Trecho fornecido:
###
O senador colombiano e pré-candidato à presidência, Miguel Uribe, de 39 anos, morreu na madrugada desta segunda-feira (11), após mais de dois meses internado em decorrência de um atentado sofrido em junho, durante um comício em Bogotá. A morte foi anunciada por sua esposa, Maria Claudia Tarazona, e confirmada pelo hospital Fundação Santa Fé, onde ele estava internado.
Uribe era um dos nomes mais fortes na disputa presidencial marcada para março de 2026 e conhecido por sua oposição ao atual governo. Ele foi baleado duas vezes na cabeça e uma na perna em 7 de junho, enquanto discursava em um evento público, episódio que marcou o início de uma série de ataques políticos na Colômbia. O crime reacendeu memórias da violência política dos anos 1990, quando três candidatos à presidência foram assassinados durante a campanha.
###
Informações fornecidas:
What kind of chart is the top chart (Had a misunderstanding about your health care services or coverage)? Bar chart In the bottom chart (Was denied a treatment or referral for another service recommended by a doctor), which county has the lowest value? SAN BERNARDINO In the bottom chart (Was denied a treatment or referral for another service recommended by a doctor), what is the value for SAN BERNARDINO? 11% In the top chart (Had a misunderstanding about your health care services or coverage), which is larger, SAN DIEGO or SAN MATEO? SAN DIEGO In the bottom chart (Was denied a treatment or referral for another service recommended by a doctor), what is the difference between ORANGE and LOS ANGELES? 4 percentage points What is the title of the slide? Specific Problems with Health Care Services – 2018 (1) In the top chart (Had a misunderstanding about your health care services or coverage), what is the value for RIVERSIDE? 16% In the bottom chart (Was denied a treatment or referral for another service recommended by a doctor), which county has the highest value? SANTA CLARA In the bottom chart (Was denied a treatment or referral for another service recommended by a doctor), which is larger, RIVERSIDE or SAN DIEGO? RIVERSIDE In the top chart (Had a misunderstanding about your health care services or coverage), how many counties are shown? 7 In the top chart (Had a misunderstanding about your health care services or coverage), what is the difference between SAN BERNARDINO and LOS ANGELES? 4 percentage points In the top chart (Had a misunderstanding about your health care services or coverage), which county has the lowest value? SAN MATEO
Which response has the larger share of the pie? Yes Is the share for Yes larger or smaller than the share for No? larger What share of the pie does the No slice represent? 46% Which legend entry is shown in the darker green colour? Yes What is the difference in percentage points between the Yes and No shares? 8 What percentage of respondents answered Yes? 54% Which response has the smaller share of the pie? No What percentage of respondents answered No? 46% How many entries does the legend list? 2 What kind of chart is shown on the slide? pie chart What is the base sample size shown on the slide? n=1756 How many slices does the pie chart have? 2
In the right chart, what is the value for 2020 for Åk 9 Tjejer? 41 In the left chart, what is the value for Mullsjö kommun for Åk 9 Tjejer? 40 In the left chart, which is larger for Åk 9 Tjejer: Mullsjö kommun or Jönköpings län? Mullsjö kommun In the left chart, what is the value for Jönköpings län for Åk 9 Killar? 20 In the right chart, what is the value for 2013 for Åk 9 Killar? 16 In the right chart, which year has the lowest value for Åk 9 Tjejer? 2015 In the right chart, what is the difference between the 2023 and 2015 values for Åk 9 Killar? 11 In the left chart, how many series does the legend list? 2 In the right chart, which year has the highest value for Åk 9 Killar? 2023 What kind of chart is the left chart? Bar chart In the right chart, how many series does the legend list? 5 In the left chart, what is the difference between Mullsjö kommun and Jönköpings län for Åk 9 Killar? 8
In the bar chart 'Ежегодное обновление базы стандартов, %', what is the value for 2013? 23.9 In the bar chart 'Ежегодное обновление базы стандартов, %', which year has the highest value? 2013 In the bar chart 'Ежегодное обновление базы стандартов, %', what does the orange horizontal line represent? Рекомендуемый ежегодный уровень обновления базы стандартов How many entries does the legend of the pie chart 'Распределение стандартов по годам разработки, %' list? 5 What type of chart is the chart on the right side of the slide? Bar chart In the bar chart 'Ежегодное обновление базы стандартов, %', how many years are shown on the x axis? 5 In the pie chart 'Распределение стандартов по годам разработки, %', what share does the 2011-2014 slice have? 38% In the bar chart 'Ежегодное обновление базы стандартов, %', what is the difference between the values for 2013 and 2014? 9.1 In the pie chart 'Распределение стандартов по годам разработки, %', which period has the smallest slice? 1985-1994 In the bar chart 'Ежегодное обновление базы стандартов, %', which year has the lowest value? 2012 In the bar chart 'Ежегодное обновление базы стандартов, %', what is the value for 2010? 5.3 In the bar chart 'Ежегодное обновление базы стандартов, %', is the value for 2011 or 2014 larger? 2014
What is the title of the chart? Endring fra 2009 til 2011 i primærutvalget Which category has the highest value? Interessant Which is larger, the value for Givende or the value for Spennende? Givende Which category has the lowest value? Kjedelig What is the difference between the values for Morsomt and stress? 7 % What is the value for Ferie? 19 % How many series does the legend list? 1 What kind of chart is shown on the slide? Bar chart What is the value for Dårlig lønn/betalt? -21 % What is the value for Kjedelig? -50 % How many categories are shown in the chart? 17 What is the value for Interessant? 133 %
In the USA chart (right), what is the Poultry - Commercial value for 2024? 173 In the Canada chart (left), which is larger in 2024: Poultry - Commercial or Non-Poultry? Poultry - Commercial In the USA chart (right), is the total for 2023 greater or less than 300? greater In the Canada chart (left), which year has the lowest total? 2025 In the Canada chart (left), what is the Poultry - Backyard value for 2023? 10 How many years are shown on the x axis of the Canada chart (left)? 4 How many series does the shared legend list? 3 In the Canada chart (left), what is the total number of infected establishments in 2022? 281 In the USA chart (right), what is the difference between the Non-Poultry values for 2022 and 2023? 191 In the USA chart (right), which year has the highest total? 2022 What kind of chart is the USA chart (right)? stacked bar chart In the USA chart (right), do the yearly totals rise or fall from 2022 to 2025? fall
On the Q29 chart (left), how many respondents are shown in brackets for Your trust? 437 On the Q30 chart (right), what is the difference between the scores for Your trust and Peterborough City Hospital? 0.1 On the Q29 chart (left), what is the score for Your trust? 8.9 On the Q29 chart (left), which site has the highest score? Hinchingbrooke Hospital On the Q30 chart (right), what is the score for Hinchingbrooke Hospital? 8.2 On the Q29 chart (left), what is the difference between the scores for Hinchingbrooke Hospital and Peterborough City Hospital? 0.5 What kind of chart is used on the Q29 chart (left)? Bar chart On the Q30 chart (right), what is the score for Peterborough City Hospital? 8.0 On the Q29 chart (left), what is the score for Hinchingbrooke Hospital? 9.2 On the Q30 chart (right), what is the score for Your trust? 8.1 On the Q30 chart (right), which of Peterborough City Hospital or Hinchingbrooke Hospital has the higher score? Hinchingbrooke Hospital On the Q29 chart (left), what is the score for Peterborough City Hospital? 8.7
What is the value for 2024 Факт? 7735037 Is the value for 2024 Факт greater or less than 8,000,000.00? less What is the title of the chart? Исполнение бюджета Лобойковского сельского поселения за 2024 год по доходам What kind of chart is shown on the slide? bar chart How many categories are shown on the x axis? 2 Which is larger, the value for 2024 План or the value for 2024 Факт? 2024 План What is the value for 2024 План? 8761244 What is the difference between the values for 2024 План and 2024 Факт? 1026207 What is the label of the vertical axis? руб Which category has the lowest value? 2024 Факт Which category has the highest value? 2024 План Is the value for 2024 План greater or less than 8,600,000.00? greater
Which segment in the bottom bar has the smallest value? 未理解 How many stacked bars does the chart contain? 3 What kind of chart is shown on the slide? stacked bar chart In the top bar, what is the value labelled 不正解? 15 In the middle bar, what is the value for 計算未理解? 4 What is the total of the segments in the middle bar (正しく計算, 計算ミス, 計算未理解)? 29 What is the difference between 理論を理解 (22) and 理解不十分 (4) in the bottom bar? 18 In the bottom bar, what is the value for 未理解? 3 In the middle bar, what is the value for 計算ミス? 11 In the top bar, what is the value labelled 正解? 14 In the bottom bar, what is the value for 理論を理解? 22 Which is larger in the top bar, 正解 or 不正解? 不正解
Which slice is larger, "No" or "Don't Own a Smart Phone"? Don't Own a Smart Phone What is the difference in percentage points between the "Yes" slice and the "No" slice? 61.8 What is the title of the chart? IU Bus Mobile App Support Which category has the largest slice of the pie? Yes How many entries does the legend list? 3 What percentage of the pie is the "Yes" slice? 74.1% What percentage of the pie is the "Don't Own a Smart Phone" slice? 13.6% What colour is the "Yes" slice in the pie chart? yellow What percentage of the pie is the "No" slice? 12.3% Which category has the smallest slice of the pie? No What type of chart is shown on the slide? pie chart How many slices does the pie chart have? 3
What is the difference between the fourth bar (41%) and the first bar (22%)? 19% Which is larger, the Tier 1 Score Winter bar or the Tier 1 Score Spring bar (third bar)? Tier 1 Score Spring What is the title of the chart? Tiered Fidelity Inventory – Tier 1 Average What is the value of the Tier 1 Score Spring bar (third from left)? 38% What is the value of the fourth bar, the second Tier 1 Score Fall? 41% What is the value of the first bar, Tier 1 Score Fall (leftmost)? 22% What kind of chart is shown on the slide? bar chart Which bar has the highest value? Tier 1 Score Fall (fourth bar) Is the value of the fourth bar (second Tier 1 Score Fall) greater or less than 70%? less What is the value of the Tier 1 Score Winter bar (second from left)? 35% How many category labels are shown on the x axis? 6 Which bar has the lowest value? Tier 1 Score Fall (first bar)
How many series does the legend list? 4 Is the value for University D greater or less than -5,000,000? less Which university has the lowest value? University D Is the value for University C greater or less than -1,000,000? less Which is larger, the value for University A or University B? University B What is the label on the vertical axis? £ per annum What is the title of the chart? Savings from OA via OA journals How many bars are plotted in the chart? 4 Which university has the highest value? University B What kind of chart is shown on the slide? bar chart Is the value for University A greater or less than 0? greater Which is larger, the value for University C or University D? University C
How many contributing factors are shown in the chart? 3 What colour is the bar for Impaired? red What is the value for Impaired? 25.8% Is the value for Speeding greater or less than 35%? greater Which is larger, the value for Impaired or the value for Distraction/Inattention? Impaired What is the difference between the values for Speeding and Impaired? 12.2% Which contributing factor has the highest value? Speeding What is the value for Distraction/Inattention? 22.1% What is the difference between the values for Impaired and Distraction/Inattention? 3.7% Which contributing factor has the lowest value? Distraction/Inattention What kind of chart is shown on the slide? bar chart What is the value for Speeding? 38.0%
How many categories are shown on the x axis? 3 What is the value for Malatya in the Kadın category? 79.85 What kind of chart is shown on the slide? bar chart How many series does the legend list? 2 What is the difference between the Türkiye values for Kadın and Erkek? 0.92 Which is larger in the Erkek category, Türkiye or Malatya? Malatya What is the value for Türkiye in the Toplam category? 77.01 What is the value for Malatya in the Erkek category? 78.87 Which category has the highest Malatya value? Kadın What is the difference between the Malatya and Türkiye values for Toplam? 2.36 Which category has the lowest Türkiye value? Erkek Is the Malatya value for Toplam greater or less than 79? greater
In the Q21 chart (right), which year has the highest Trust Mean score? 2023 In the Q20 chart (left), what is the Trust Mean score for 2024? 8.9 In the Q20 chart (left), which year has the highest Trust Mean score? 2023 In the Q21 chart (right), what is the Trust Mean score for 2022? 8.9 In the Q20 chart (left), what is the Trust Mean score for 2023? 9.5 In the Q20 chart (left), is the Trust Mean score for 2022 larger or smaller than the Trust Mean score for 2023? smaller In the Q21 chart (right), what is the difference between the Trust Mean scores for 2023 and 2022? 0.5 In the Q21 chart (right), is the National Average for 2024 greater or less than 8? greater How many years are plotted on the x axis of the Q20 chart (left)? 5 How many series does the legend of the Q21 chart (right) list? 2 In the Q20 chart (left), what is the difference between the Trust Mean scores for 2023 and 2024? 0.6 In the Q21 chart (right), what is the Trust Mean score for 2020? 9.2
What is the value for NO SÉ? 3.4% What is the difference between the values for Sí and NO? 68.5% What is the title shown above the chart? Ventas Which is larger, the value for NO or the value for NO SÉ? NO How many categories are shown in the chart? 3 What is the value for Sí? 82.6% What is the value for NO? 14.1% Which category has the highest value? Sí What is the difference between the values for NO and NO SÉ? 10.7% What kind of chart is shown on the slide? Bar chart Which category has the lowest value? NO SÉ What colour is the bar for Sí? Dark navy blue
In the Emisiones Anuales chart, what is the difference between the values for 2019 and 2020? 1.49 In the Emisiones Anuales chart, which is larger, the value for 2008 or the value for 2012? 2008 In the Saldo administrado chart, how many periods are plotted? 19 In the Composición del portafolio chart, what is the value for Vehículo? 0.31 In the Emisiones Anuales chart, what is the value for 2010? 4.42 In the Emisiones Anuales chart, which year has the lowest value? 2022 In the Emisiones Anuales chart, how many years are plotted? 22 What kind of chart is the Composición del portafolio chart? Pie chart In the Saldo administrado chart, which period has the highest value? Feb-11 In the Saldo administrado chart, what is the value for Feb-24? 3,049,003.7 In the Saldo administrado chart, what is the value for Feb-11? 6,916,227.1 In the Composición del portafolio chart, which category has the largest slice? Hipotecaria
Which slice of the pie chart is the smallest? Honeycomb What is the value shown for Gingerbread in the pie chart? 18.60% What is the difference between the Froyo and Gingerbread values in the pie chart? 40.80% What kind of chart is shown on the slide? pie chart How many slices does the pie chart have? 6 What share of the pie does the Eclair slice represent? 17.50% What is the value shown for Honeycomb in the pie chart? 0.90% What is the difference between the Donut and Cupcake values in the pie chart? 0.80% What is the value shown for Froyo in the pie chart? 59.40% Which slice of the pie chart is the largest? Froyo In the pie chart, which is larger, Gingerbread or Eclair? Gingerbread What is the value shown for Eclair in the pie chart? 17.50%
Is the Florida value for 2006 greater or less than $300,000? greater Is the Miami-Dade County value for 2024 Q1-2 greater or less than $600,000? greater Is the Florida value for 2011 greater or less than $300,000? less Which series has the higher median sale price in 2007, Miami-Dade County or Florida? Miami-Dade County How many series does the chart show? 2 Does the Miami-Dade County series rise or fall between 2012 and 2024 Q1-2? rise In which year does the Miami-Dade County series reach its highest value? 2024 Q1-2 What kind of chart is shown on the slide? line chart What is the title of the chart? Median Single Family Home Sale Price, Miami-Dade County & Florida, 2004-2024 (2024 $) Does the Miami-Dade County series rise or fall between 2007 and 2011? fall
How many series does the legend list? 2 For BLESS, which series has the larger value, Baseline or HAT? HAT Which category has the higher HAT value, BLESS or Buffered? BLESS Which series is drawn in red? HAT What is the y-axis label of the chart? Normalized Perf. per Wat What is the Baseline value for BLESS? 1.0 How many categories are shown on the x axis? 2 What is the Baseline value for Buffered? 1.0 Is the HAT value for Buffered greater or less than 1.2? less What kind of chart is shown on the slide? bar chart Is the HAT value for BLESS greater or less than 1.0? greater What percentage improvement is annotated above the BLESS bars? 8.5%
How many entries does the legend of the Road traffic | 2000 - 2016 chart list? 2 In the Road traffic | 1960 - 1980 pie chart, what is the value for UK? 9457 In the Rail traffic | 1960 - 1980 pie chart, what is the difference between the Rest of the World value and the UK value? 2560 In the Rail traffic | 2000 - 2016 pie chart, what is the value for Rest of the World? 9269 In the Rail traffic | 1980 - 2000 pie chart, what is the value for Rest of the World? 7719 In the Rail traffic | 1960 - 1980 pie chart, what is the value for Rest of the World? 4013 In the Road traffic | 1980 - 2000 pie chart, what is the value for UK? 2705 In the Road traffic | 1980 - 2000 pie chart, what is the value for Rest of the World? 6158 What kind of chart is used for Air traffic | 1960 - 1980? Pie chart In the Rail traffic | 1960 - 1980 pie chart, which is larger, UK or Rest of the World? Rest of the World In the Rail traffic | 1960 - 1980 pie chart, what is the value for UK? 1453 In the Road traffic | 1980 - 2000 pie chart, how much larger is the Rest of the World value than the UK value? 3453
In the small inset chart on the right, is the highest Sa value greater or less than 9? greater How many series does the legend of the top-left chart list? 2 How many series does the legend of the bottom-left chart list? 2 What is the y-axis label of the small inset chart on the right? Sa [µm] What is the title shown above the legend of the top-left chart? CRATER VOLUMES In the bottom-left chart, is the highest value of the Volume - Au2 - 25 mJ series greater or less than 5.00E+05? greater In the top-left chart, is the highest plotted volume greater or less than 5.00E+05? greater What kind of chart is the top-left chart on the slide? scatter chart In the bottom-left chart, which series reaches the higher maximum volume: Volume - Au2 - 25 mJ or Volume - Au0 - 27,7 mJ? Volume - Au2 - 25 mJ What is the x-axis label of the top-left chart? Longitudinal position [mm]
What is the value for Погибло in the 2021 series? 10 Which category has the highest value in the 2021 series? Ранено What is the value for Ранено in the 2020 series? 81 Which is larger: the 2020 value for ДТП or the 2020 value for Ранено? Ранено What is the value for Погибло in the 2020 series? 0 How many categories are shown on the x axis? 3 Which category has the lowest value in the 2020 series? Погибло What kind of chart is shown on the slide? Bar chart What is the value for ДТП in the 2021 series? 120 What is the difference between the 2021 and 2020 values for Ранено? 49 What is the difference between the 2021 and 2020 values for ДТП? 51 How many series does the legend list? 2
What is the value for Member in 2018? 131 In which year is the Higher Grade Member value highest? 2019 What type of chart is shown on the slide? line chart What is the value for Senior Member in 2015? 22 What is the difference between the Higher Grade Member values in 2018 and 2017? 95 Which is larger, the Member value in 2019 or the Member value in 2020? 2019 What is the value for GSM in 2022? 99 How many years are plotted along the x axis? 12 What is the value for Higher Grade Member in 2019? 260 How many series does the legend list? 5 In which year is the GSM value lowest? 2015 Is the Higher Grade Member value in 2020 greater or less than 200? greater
###
Lista de tarefas:
A - Retorne, sem alterar nada, todo o trecho da notícia sobre Miguel Uribe que vai de "O senador colombiano" até "durante a campanha.".
B - De acordo com a notícia sobre Miguel Uribe, em que hospital ele estava internado?
C - Dê continuidade à notícia sobre Miguel Uribe, começando logo depois da última frase apresentada.

Respostas em ordem:
A -
O senador colombiano e pré-candidato à presidência, Miguel Uribe, de 39 anos, morreu na madrugada desta segunda-feira (11), após mais de dois meses internado em decorrência de um atentado sofrido em junho, durante um comício em Bogotá. A morte foi anunciada por sua esposa, Maria Claudia Tarazona, e confirmada pelo hospital Fundação Santa Fé, onde ele estava internado.
Uribe era um dos nomes mais fortes na disputa presidencial marcada para março de 2026 e conhecido por sua oposição ao atual governo. Ele foi baleado duas vezes na cabeça e uma na perna em 7 de junho, enquanto discursava em um evento público, episódio que marcou o início de uma série de ataques políticos na Colômbia. O crime reacendeu memórias da violência política dos anos 1990, quando três candidatos à presidência foram assassinados durante a campanha.

B - No hospital Fundação Santa Fé.

C -
Desde o atentado, o senador passou por diversas cirurgias e chegou a apresentar sinais de recuperação, mas voltou a ter um quadro crítico no último sábado (9), devido a uma hemorragia no sistema nervoso central. Apesar das intervenções de emergência, ele não resistiu e morreu às 1h56 no horário local (23h56 de domingo, em Brasília).